TEXTE FOURNI:
+ + + + + + +

Developper une architecture de modèle héritant de la classe "nn.Module" qui converti les "input_ids" en embeddings, les moyennes pour donner une représentation vectorielle à chaque article. Le modèle doit renvoyer une prédiction entre deux classes :

link1 : https://medium.com/@spandey8312/text-classification-using-custom-data-and-pytorch-d88ba1087045

Remarque : vous pourrez utiliser le model Word2Vec précédemment entrainé pour initialiser la table d'embeddings du classifier  


##### Architecture 1

In [49]:
class TextClassifierMean(nn.Module):

    def __init__(self, vocab_size, embedding_dim, embedding_model, num_classes, dropout=0.1):
        super().__init__()
        pass
        

    
    def forward(self, x):
        pass

##### Architecture 2

In [50]:
class TextClassifierNormL2(nn.Module):

    def __init__(self, vocab_size, embedding_dim, embedding_model, num_classes, dropout=0.1):
        super().__init__()
        pass
    
    
    def forward(self, x):
        pass

## initialisation des modèles :

In [96]:
# Training parameters
vocab_size = tokenizer.get_vocab_size()

+ + + + + + +

[Extractions de texte par page]
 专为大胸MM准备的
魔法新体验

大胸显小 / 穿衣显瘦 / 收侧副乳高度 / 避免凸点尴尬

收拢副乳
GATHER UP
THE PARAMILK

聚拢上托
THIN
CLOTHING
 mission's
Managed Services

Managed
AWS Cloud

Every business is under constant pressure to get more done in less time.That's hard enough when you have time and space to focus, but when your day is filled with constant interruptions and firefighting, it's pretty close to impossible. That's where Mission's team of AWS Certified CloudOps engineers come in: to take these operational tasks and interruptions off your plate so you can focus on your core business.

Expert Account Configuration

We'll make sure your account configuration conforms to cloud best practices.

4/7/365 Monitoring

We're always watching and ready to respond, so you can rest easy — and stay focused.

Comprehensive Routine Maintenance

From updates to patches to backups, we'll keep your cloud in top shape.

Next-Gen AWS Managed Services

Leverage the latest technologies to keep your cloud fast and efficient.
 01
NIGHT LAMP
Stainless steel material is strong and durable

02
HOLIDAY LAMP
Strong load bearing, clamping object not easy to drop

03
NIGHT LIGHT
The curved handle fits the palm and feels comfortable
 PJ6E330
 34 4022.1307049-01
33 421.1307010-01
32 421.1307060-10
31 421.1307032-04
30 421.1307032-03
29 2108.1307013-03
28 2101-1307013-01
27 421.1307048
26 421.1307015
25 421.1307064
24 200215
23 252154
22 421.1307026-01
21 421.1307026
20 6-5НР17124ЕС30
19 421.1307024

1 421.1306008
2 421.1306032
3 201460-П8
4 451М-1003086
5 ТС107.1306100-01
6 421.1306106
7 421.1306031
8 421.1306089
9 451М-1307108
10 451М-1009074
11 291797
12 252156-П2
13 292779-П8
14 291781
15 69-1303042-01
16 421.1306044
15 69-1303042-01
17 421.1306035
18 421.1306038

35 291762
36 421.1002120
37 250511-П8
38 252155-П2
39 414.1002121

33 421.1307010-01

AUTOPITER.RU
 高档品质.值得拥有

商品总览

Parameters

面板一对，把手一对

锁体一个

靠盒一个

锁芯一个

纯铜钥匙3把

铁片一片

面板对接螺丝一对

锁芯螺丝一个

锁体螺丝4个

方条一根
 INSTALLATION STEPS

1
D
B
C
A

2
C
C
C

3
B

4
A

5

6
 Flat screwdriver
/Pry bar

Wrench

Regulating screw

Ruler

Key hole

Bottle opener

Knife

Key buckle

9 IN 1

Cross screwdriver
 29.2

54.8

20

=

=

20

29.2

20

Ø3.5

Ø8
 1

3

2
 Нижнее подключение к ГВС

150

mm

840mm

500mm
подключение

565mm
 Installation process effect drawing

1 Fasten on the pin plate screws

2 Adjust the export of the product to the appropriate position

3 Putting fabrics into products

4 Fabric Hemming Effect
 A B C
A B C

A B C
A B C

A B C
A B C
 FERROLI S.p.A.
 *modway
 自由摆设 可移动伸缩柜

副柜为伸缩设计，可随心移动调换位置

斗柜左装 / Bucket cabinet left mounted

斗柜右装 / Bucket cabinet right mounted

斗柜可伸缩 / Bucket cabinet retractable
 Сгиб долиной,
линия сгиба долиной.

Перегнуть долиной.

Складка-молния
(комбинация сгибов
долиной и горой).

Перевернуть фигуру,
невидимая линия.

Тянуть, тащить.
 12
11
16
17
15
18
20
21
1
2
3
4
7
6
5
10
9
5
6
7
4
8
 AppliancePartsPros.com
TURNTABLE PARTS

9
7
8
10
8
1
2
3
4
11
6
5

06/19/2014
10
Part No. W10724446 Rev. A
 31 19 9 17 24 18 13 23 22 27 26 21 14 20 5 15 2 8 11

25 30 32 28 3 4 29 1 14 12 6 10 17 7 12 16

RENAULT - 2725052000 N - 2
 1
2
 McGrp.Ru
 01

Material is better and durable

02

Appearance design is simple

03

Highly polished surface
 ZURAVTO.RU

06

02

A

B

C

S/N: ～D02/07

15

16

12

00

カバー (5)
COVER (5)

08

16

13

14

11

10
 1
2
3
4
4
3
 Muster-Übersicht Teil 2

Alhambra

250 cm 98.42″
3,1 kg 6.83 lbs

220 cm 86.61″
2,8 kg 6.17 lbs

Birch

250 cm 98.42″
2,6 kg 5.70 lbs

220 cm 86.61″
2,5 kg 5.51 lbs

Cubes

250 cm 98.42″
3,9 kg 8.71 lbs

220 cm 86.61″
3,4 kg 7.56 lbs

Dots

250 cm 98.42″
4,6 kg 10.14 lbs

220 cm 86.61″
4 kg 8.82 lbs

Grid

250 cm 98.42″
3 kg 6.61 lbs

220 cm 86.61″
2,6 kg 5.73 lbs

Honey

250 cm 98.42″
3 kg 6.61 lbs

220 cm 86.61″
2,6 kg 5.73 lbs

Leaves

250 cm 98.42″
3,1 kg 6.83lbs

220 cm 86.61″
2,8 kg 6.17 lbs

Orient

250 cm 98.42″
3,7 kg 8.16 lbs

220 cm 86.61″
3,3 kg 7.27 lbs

+ + + + + + +

CONSIGNES:
• 1. Traduisez en anglais cette phrase de l'exercice de classification de textes : « Remarque : vous pourrez utiliser le model Word2Vec précédemment entrainé pour initialiser la table d'embeddings du classifier ».
• 2. Reprenez l'exercice de classification de textes à la suite de sa dernière ligne, « vocab_size = tokenizer.get_vocab_size() ».
Ce matériel est distinct de l'exercice de classification de textes.

RÉPONSES RÉDIGÉES:
• 1. Note: you can use the previously trained Word2Vec model to initialize the classifier's embedding table.

• 2.
embedding_dim = 100
num_classes = 2


In [None]:
model_classifier_1 = TextClassifierMean(vocab_size, embedding_dim,w2v_model, num_classes)

# exemple aléatoire de "inputs_ids"
inputs_ids_test = torch.randint(low=0,high=200,size=(3,14)) #batch_size, Idx_token 
print(inputs_ids_test)

with torch.no_grad():
    model_classifier_1.eval() #permet de ne pas prendre en compte le dropout
    output_model_test = model_classifier_1(inputs_ids_test)
    
    print(output_model_test)

In [None]:

model_classifier_2 = TextClassifierNormL2(vocab_size, embedding_dim,w2v_model, num_classes)

# exemple aléatoire de "inputs_ids"
inputs_ids_test = torch.randint(low=0,high=200,size=(3,14)) 
print(inputs_ids_test)

with torch.no_grad():
    model_classifier_2.eval() #permet de ne pas prendre en compte le dropout
    output_model_test = model_classifier_2(inputs_ids_test)
    
    print(output_model_test)

### Vérifier que la table d'embeddings du model est bien synchronisée avec les embeddings du model Word2Vec

In [None]:
vocab_items = list(tokenizer.get_vocab().items())
random_token, random_index = vocab_items[np.random.choice(len(vocab_items))]

print("Randomly selected token:", random_token)
print("Index of the token:", random_index)

try:
    word_vector = torch.tensor(w2v_model.wv[random_token])
    print( word_vector == model_classifier_1.embedding.weight.data[random_index])

except KeyError as e:
    print(e)




### Question 8 : 

Reprendre la fonction "train_test" dans "module_train_tp1.py" et entrainer les poids de votre modèle sur 15 epochs.

In [None]:
import module_train_tp1 as trainer
importlib.reload(trainer)

In [100]:
num_epochs = 15
learning_rate = 1e-3

# Define the loss function and optimizer
criterion = nn.CrossEntropyLoss()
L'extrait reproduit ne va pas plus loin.